The NEST program (which stands for Navigate, Engage, Support, Together) is meant to ensure that students continue to feel connected to and supported by the Bentley community, even while living and learning at home.
“We at University Police are grateful for the opportunity to take part in the NEST program because it gives us the chance to maintain our commitment to engagement with our students virtually at a time when we can’t do so on campus,” says Bourgeois. “For the University Police, participation as NEST mentors is consistent with the Bentley University mindset that we are one campus, one community, one team.”
The idea for NEST hatched, if you will, when Student Affairs staff members learned that students would be learning remotely for the rest of the spring semester.
“We started thinking about how we could keep connected to students, how they could feel like they’re part of Bentley when they're not physically part of Bentley,” says Jamie Bang, assistant director of Student Conduct and Development. “In a time of uncertainty, we wanted to give students the certainty that Bentley is still there for them.”
Online classes and a new virtual community begin
Bang spoke with her colleague Erin Thompson about helping students keep that connection even as they learned from home. Once the NEST concept was agreed upon, Student Affairs Director of Strategic Planning Jessica Kenerson and Strategic Projects Coordinator Benjamin Longstreth were brought in to help with the logistics.
“We knew if we were going to serve all 4,000 undergraduate students, we were going to need a large team to do this,” says Longstreth, “especially since Bentley focuses so much on the individual student.”
That focus on the individual student for which Bentley is known meant keeping small groups of students assigned to each mentor.
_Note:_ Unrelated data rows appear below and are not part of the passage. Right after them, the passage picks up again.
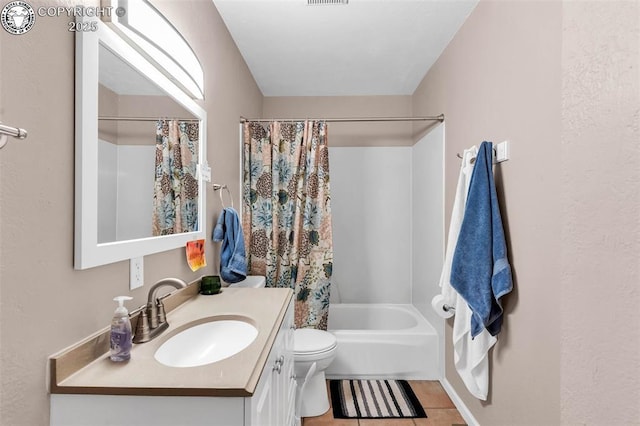 full bathroom featuring tile patterned flooring, vanity, toilet, and shower / bathtub combination with curtain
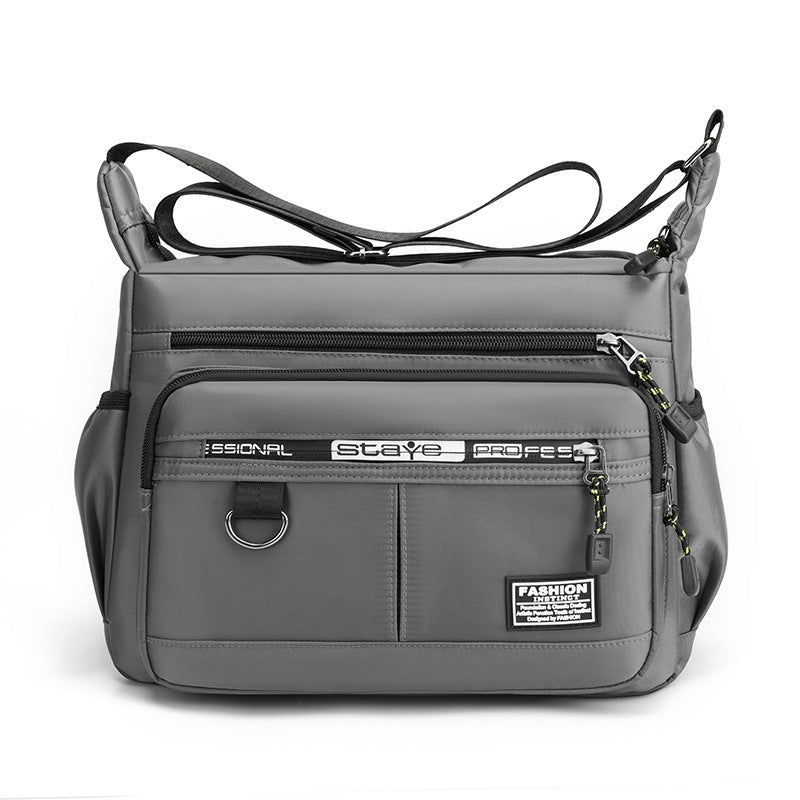 Borsa a tracolla grigia unisex, design moderno, tasche multiple con zip, ideale per viaggio e lavoro. Materiale resistente e impermeabile.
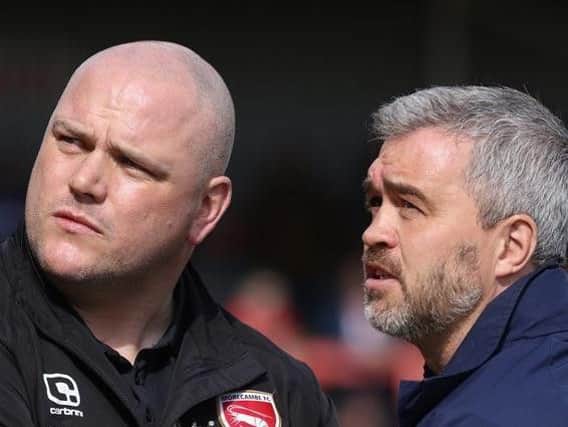 Cheltenham assistant manager Russell Milton, right, with Morecambe boss Jim Bentley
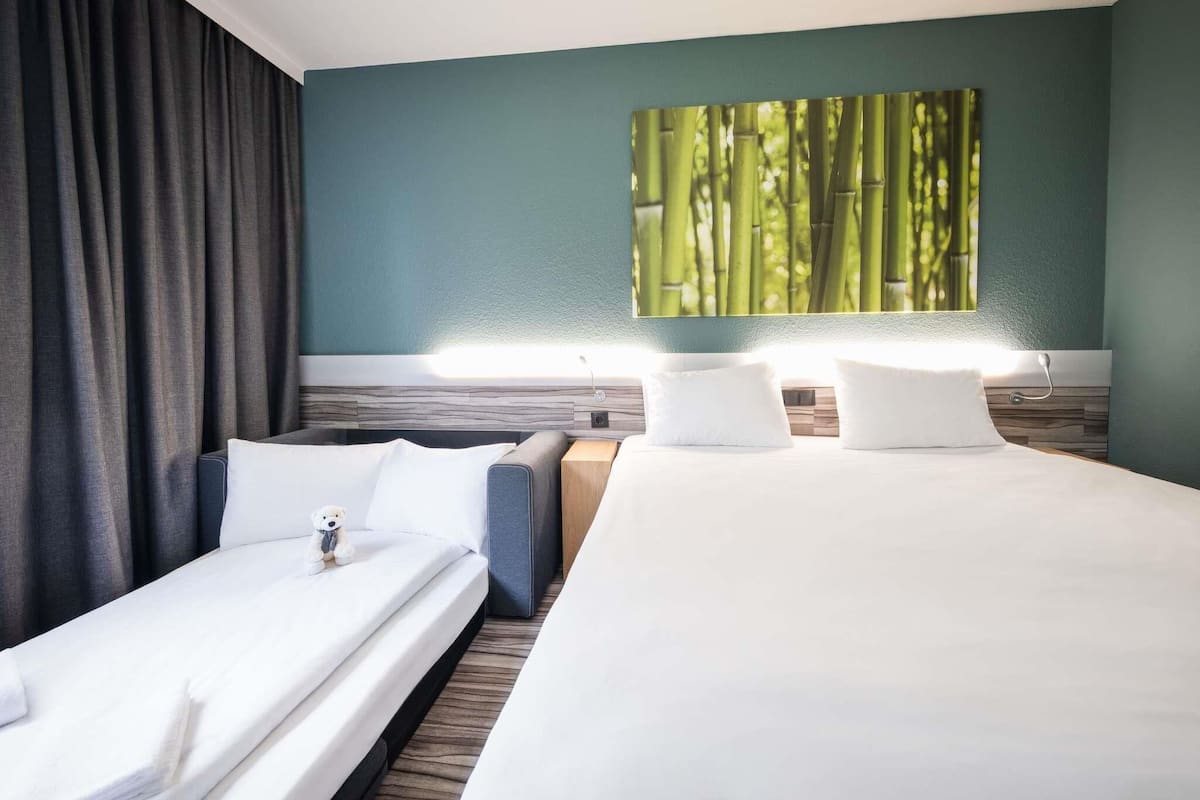 Family Room, 1 King Bed with Sofa bed | 1 bedroom, premium bedding, desk, blackout drapes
To have enough mentors, nearly everyone in the Student Affairs division was deputized to help, from staff members in Residential Life to Athletics to the Health Center to Spiritual Life and campus police, giving students access to mentors with different perspectives and backgrounds.
Each mentor was given an email template, sample Zoom meeting agenda and technology resource guide on how to best use Microsoft Teams and other remote-collaboration platforms. Mentors email students and schedule team chats and Zoom videoconferences at least once a week to connect with students, listen to them and offer support.
The speed of the university’s reaction — the NEST program went from concept to first student contact in just over a week — has been noticed by students.
“Bentley moved quickly to reach out to students,” says Andrew Lin ’20, a Computer Information Systems major. “My friends at other colleges have not heard from anyone. I’m very appreciative that Bentley’s doing something like NEST to keep students engaged.”
“I’m grateful we had the ability to switch over to an electronic platform so quickly,” says Jeremy Glick ’22, an Accounting major. “It’ll go a long way toward helping our students, both academically and socially.”
That focus on providing support inside as well as outside the classroom is intentional, to help students not only keep up their classwork but their “human” connections, too. Still just a week off the ground, NEST has already inspired students and staff alike.
“When this program was introduced, everyone was like, ‘How can I be involved? I want to be a part of this,’” says Bang. “It shows, from the top of the division down, the overwhelming desire to take care of our students.”